Note that if this propertyPrefix
is not set, the default is llm
and all LLM
searchers would share the same parameters.
Also note that prompt
does not need to be prefixed in the query, however the
other parameters do need to.
If you are using different LLM services, you can also distinguish between API
keys sent along with the query by prepending them as well with the
propertyPrefix
.
In all the above you have sent parameters along with each query.
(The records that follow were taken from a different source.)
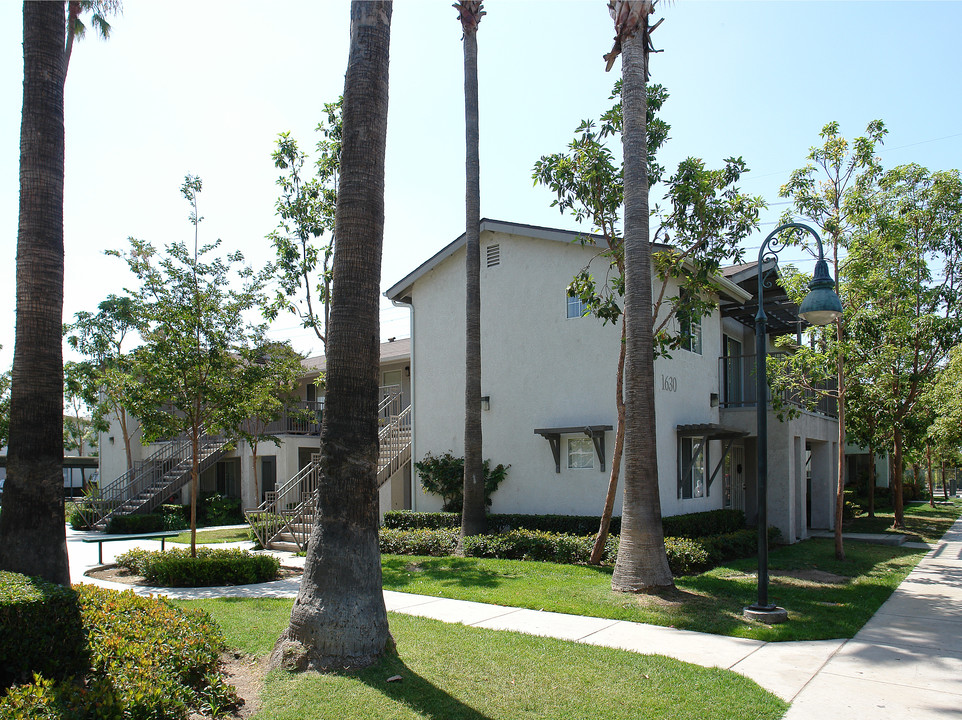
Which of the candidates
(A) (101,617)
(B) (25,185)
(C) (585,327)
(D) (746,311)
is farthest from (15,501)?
(D) (746,311)

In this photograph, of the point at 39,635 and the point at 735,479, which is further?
the point at 735,479

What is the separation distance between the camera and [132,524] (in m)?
23.2

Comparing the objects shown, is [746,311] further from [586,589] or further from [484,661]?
[484,661]

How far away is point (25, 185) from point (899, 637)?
11670 millimetres

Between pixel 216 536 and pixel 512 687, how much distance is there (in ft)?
55.5

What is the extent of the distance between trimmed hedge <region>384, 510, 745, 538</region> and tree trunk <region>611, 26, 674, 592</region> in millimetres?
4039

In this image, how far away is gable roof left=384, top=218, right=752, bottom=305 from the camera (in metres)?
15.8

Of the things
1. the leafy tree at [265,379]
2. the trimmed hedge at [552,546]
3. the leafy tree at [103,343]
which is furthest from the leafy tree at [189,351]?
the leafy tree at [103,343]

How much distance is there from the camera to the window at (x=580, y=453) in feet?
50.7

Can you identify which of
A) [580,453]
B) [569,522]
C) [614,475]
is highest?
[580,453]

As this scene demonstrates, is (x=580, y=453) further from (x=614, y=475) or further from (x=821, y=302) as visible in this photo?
(x=821, y=302)

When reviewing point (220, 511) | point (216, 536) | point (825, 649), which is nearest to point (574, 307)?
point (825, 649)

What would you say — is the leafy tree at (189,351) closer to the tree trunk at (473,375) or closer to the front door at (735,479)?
the tree trunk at (473,375)

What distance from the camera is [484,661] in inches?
267
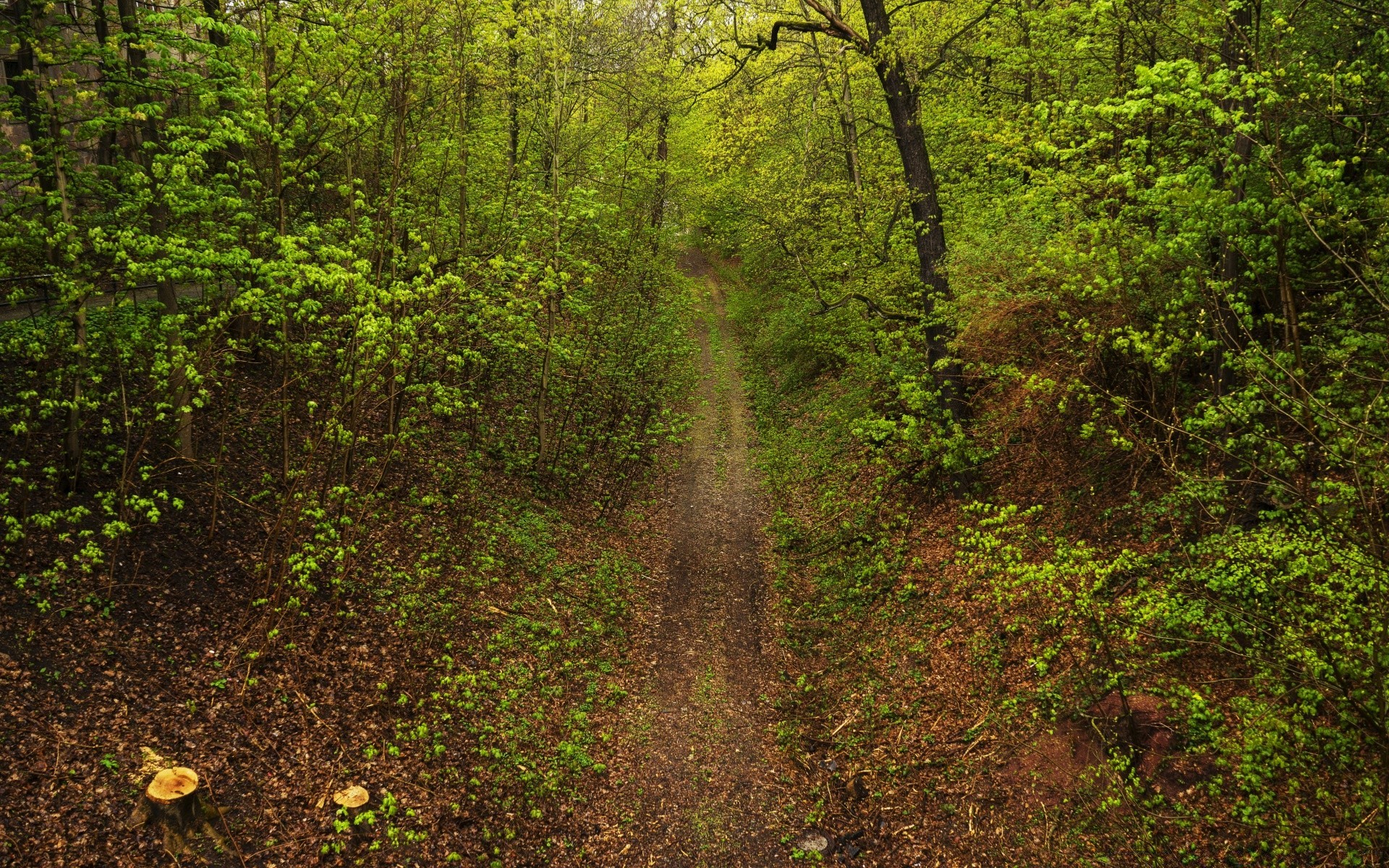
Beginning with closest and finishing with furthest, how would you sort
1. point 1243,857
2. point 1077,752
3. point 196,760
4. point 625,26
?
1. point 1243,857
2. point 196,760
3. point 1077,752
4. point 625,26

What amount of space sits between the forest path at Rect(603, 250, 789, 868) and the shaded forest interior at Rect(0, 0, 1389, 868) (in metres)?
0.08

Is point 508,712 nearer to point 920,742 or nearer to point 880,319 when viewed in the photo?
point 920,742

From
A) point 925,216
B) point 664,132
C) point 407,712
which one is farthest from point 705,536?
point 664,132

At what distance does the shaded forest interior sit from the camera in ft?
20.1

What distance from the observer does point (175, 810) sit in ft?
20.4

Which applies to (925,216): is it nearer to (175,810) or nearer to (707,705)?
(707,705)

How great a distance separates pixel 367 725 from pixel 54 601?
11.5 feet

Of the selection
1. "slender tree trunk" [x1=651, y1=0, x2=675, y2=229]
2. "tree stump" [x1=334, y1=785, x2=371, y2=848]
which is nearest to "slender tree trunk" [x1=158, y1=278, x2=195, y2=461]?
"tree stump" [x1=334, y1=785, x2=371, y2=848]

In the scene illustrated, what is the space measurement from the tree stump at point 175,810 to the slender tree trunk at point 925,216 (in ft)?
34.7

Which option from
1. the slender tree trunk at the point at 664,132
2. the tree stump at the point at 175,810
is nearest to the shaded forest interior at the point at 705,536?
the tree stump at the point at 175,810

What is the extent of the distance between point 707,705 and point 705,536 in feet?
18.7

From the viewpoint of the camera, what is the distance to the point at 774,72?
1317 cm

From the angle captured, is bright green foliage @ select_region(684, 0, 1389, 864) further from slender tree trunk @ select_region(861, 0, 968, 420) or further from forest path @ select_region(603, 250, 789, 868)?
forest path @ select_region(603, 250, 789, 868)

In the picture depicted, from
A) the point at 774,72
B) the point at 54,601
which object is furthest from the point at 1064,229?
the point at 54,601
It is worth mentioning that Vespa supports query profiles, which are named collections of search parameters. This frees the client from having to manage and send a large number of parameters, and enables the request parameters for a use case to be changed without having to change the client.
Above we used the LLMSearcher
to call out to LLMs using a pre-specified
prompt. Vespa provides the RAGSearcher
to construct a prompt based on search
results. This enables a flexible way of first searching for content in Vespa,
and using the results to generate a response.
Please refer to RAG in Vespa for more details.
The above example uses the LLMSearcher
class.
You can easily create your own LLM searcher in Java by either specifically
injecting the connection component, or
subclassing the LLMSearcher
. Please refer to Searcher
Development or Document Processor
Development for more information on creating your own
components.
Note that it should not be necessary to create your own components in Java to use this functionality.